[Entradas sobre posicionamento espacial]

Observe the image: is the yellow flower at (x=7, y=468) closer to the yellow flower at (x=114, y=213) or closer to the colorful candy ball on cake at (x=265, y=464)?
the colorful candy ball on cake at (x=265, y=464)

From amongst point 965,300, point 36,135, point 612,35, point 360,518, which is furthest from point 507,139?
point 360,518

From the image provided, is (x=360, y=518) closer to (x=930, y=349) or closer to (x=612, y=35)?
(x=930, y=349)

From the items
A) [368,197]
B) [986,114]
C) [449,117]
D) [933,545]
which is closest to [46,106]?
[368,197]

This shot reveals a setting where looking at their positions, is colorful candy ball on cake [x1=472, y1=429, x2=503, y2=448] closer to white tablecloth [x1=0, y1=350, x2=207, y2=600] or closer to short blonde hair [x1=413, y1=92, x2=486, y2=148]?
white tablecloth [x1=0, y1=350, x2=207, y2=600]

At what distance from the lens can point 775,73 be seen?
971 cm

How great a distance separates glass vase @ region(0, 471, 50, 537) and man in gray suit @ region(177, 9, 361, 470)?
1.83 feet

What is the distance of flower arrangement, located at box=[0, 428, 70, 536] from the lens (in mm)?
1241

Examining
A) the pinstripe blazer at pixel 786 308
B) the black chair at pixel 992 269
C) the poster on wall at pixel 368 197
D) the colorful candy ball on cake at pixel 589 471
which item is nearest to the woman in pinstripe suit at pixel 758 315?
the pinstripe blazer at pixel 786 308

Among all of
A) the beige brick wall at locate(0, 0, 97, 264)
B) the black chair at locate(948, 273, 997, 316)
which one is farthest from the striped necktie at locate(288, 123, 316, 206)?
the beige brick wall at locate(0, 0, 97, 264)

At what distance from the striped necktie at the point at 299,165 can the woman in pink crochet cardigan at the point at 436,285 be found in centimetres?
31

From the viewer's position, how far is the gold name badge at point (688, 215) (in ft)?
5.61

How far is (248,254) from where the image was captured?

→ Objetivo da tarefa
Extraia da listagem acima todas as linhas que contêm a palavra "tablecloth". Diferencie maiúsculas de minúsculas.

→ Resposta
This shot reveals a setting where looking at their positions, is colorful candy ball on cake [x1=472, y1=429, x2=503, y2=448] closer to white tablecloth [x1=0, y1=350, x2=207, y2=600] or closer to short blonde hair [x1=413, y1=92, x2=486, y2=148]?
white tablecloth [x1=0, y1=350, x2=207, y2=600]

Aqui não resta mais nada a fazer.